*Instruction*
Reproduce word for word the part of the River Derwent fishing text that runs from "The choice of" to "this river’s trout.".

The choice of fly you’ll need to make is commensurate with most north country trout streams, but once the fly life on the river begins to stir (usually from about April onwards) olive patterns will become a mainstay of the Derwent angler’s fly box, with the large dark olive Baetis rhodani a prolific feature on spring days, as described by Derwent Angling Association secretary, Alan Farbridge, whose excellent article “A Year on The River Derwent” is also well worth a look: http://www.derwentangling.co.uk/about/a-year-on-the-river-derwent/ . Into April and May, hawthorn flies will often stray onto the water in large numbers and in late-May, the mayfly will become a brief but very important factor in the diet of this river’s trout.
Downstream of the weir pool, the river becomes a quick succession of glides and shallow pools until it starts to deepen ahead of a sharpening right hand bend downstream of the caravan park. The river begins to meander quite markedly here, retaining a reasonable depth while sharp bends produce several tantalising runs. Be careful here, though, as electric wires cross the river at several points, including one of the better looking spots!

*Provided data*
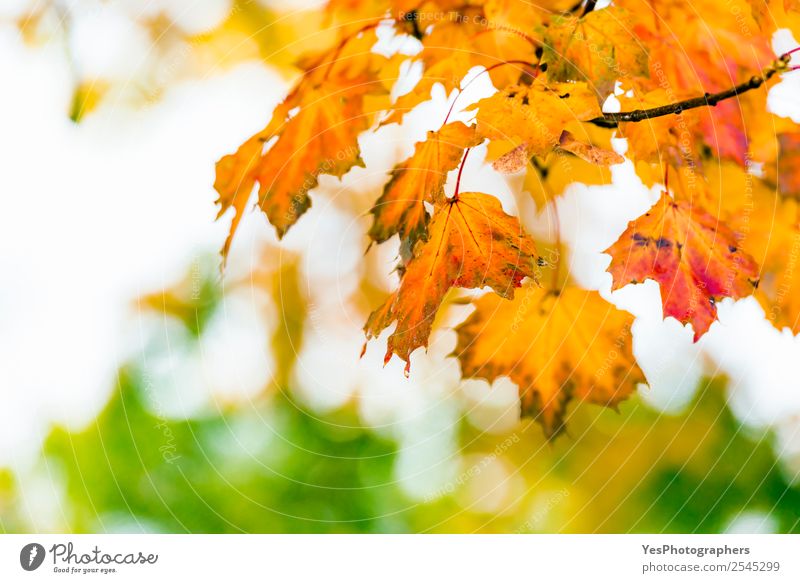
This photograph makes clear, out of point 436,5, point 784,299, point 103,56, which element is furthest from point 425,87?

*Output*
The choice of fly you’ll need to make is commensurate with most north country trout streams, but once the fly life on the river begins to stir (usually from about April onwards) olive patterns will become a mainstay of the Derwent angler’s fly box, with the large dark olive Baetis rhodani a prolific feature on spring days, as described by Derwent Angling Association secretary, Alan Farbridge, whose excellent article “A Year on The River Derwent” is also well worth a look: http://www.derwentangling.co.uk/about/a-year-on-the-river-derwent/ . Into April and May, hawthorn flies will often stray onto the water in large numbers and in late-May, the mayfly will become a brief but very important factor in the diet of this river’s trout.